Moving to the Atlantic
Ashore and on the water, since 2007 Portimao has consistently proven one of the benchmark regattas. As well as the superb facilities around the Audi MedCup Village at the Marina de Portimao, at the scenic mouth of Portimao’s Arade River, the winds out on the racing arena have previously proven both regular and challenging.
The fourth regatta of the five which comprise the 2009 Audi MedCup Circuit this time will catch the latter stages of the summer tourist season. The fantastic local beaches - some of the best in Europe - local restaurants, bars and clubs - and relaxed atmosphere have also made the Portugal Trophy regatta one which crews enjoy bringing family and friends to.
The TP52 Practice Race opens the regatta on Tuesday 18 August with the winners of the Portugal Trophy for the TP52 Series and the GP42 Series receiving their prizes after the conclusion of racing on Sunday 23 August. For visitors to the regatta site the full range of popular interactive displays which comprise the Audi MedCup Expo are available, including live race tracking and comment from the water.
After winning the Marseille Trophy and, last month, the Region of Sardinia Trophy Emirates Team New Zealand are on a roll. They have a handsome lead on the points table for the Audi MedCup Circuit, while Daniel Calero’s Canarian team of Islas Canarias Puerto Calero (ESP) have also won two from three regattas and lead the GP42 Series.
Grant Dalton (NZL) mastman and CEO of Emirates Team New Zealand (NZL), cautions that their game plan for Portimao remains as it has been for previous regattas: "The current points flatter us and a couple of bad races could see the margin evaporate. Several boats - Matador and Artemis in particular - have the capacity to win races, to win the next two regattas and ultimately the series.
"We are not changing the boat for Portimao. Most boats in the Audi MedCup, NZL380 included, are pretty settled after three regattas and now sailing technique is the all-important factor. The team is working constantly on small improvements to preserve our current position. We aim to be better every day. That's a cliché - but for Emirates Team New Zealand it pretty much sums up our approach to the series."
As the team which has constantly surprised this season, Portugal’s Bigamist crew harbour hopes of achieving their first Audi MedCup regatta win on their home waters next week, but skipper-helm Afonso Domingos (POR), fresh from 12th in the Star World Championships, is first and foremost, a realist: “We would love to win Troféu de Portugal - Cidade de Portimão, but the odds are against us. For that to happen, it would be necessary that we did a tremendous job and the others make a lot of mistakes. Our main goal is to maintain the level that we’ve shown along the first three stages, and to win, at least, races.”

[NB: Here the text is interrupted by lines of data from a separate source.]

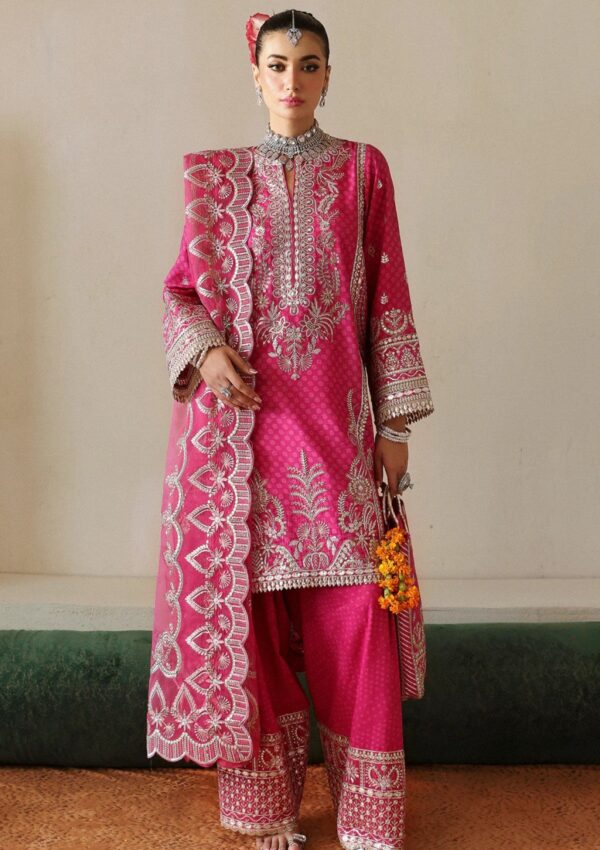 Afrozeh Sf24 06 Yasmin Shehnai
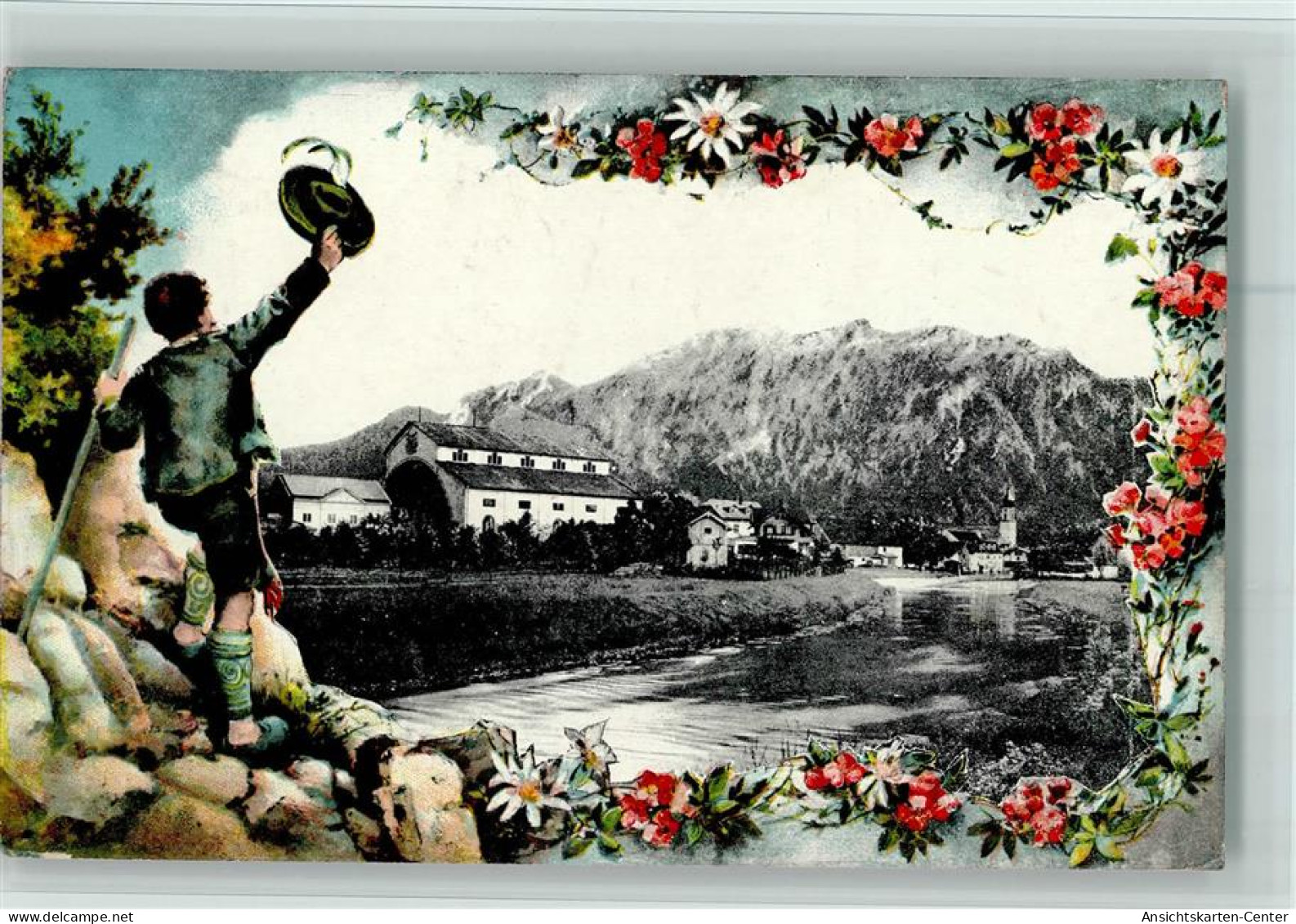 13058630 - Oberammergau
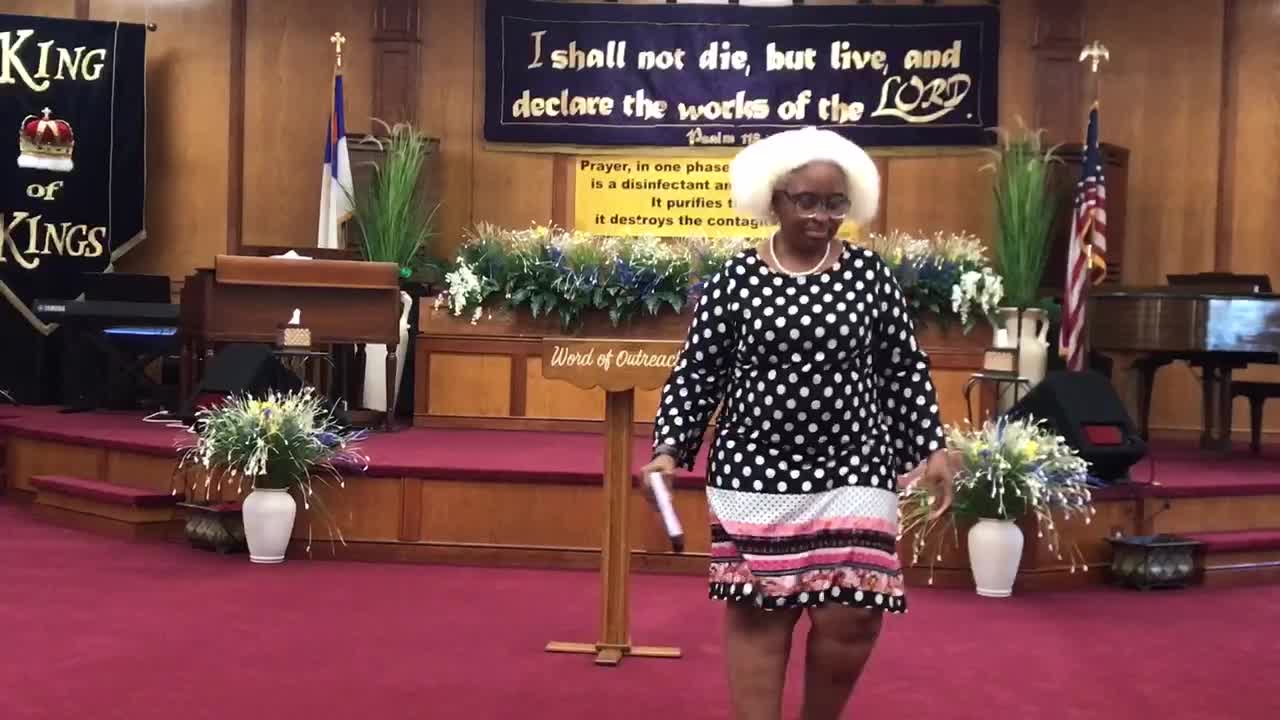 Have I Helped Anyone To Live?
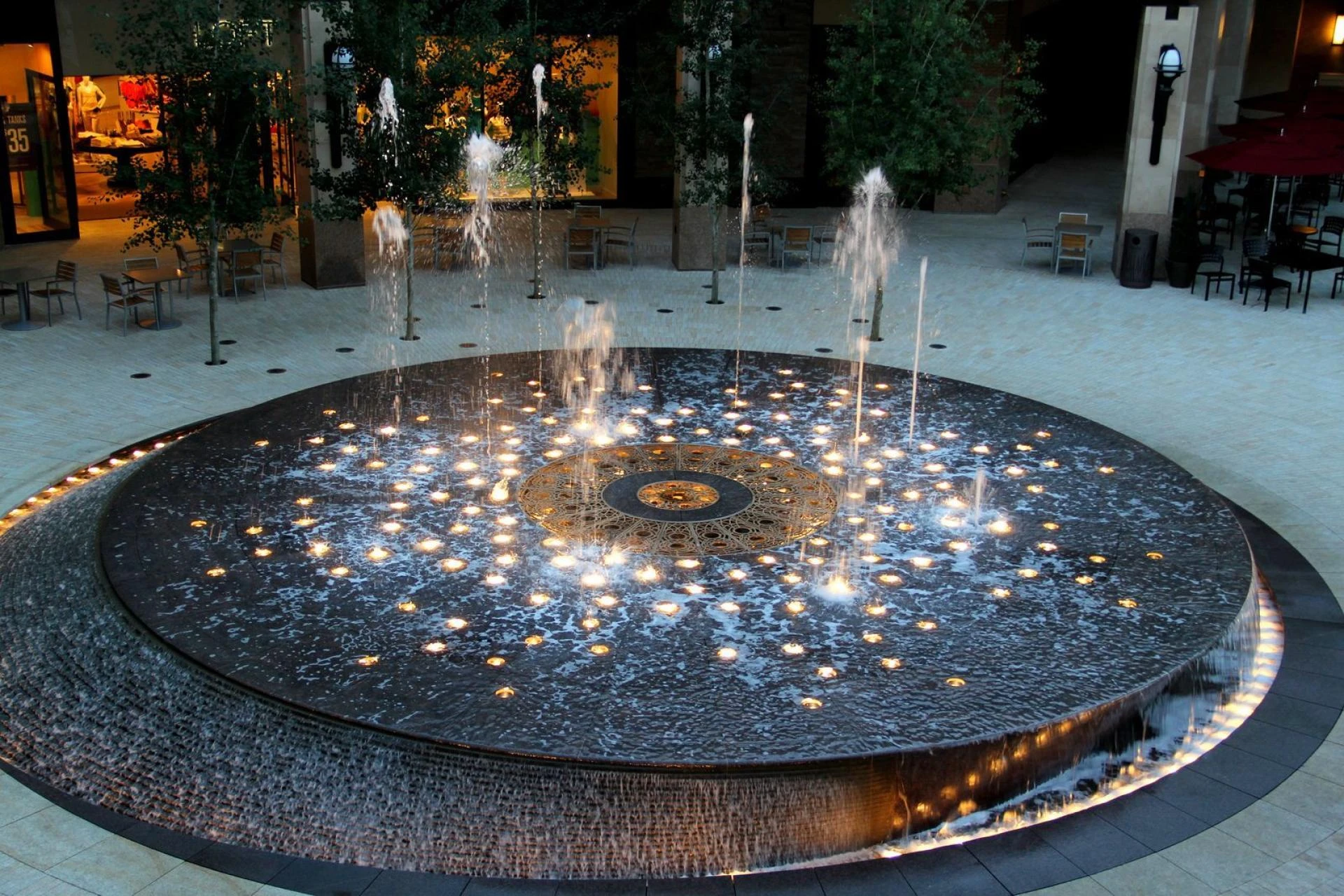 water features brisbane suppliers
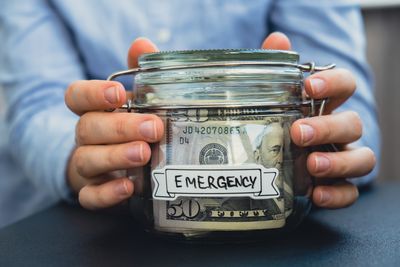 Build an Ironclad Emergency Fund That Can Withstand Any Crisis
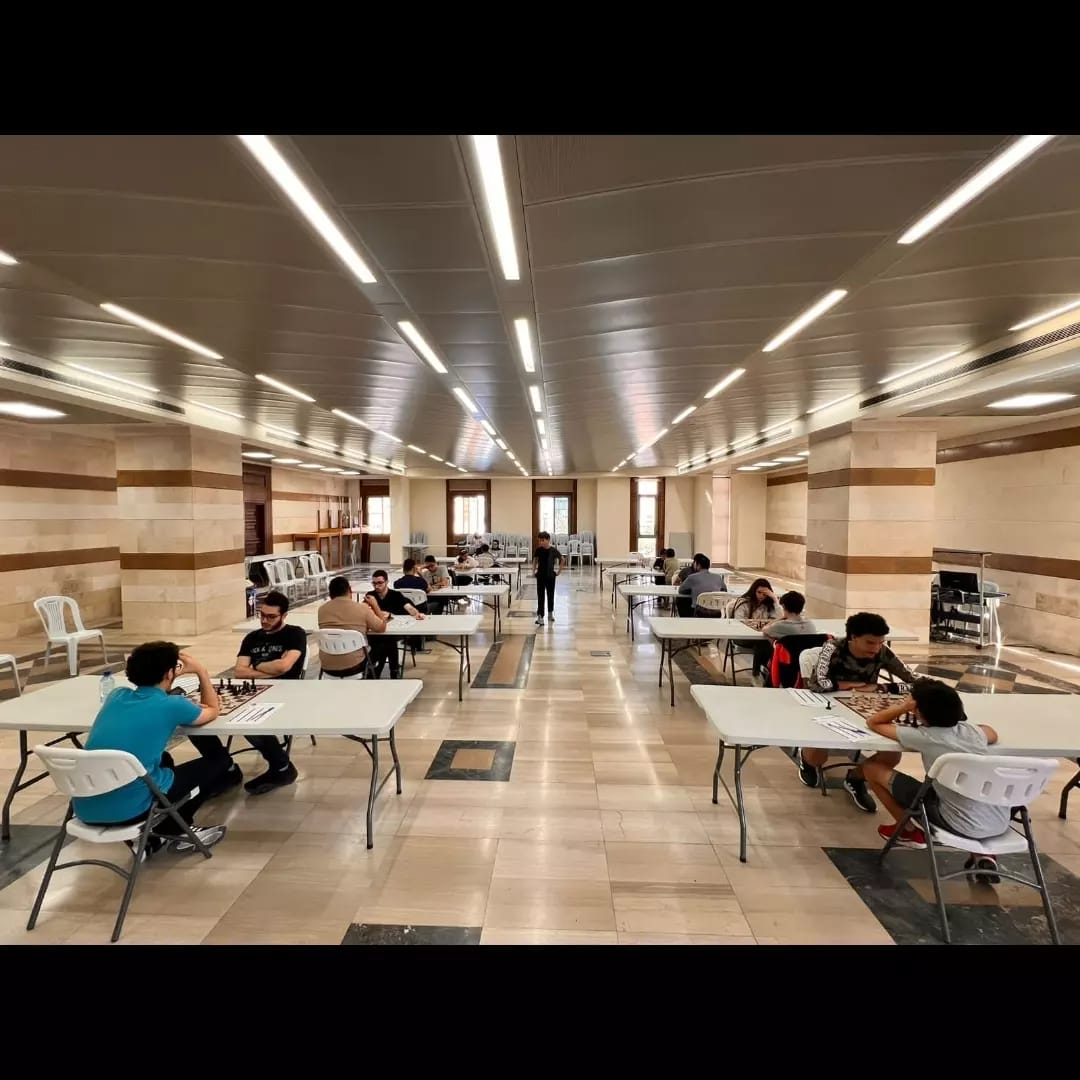 Fianchetto Chess Center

The five GP42 teams are readying for another intense fight in Portugal. With a small group the racing becomes even more intense, as every point has so much value compared to larger fleet sailing. Look for the team on Fillipo Faruffini’s Roma 2 (ITA) to come back with a vengeance, as the absence at the last event of their primary helmsman of two seasons, Paolo Cian (ITA), set them back enough to allow other teams to overtake their lead in the standings.
But that lead, now held by Daniel Calero’s Islas Canarias Puerto Calero (ESP), was not gained lightly, as the young talent from Canarias has shown ever-increasing levels of speed and tactical poise to repeat their victory earned in Cagliari. With the addition of Vasco Vascotto (ITA) to their team, Roberto Monti’s Airis driven by Cameron Appleton (NZL) should be positioned to expand their speed beyond their traditional strength in light air. And the remaining two teams from Spain - Caser Endesa and Turismo Madrid - each have their own strengths: Turismo Madrid is regarded as unbeatable in moderate air downwind, and Caser Endesa, just like their Canarias sistership, is getting stronger and stronger with each race.
So, who’s the GP42 favorite for Portimao? It’s simply too close to tell.